--- Start ---

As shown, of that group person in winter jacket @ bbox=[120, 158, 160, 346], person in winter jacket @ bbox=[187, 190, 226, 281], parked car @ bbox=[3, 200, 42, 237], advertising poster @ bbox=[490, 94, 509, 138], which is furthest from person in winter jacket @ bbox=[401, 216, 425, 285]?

--- End ---
--- Start ---

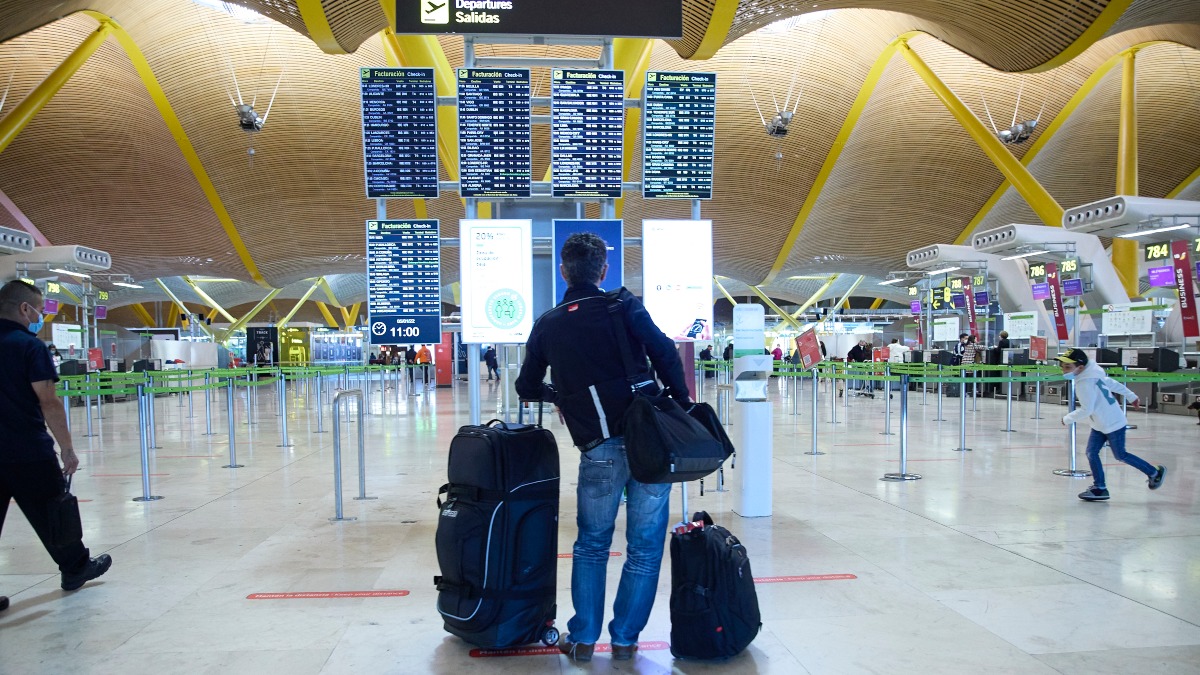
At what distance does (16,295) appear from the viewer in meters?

--- End ---
--- Start ---

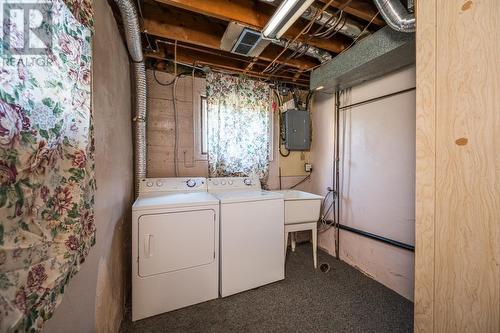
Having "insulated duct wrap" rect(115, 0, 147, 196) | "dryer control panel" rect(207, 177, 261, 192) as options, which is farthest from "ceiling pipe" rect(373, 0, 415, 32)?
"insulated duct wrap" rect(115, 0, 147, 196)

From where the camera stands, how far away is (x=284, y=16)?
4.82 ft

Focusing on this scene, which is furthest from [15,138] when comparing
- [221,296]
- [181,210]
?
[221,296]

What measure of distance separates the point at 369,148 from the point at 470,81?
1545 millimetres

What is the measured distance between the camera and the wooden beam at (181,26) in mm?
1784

--- End ---

Output the rows as a numbered list without blank lines, beginning at the line that contains "From where the" and ending after the line that contains "1545 millimetres".

1. From where the camera stands, how far away is (x=284, y=16)?
2. 4.82 ft
3. Focusing on this scene, which is furthest from [15,138] when comparing
4. - [221,296]
5. - [181,210]
6. ?
7. [221,296]
8. What measure of distance separates the point at 369,148 from the point at 470,81?
9. 1545 millimetres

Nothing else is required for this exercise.